When you reach the line containing "order: Rodentia" in the records below, start copying exactly, and stop once you have copied the line containing "genus: Macaca".

*** Opening TASK INPUT ***

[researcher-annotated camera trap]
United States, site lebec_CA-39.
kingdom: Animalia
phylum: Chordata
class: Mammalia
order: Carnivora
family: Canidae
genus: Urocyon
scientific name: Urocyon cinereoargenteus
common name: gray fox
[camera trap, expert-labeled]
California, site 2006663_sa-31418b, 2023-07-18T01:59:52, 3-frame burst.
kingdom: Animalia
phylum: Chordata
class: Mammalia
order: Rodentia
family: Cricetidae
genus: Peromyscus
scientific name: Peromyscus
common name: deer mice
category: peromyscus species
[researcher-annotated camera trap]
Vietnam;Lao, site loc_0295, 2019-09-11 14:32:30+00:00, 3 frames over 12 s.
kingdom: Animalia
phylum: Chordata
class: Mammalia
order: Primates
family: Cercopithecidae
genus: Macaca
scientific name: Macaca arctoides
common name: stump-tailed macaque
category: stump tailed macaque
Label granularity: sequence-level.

*** Closing TASK INPUT ***

ANSWER FOR THIS EXERCISE
order: Rodentia
family: Cricetidae
genus: Peromyscus
scientific name: Peromyscus
common name: deer mice
category: peromyscus species
[researcher-annotated camera trap]
Vietnam;Lao, site loc_0295, 2019-09-11 14:32:30+00:00, 3 frames over 12 s.
kingdom: Animalia
phylum: Chordata
class: Mammalia
order: Primates
family: Cercopithecidae
genus: Macaca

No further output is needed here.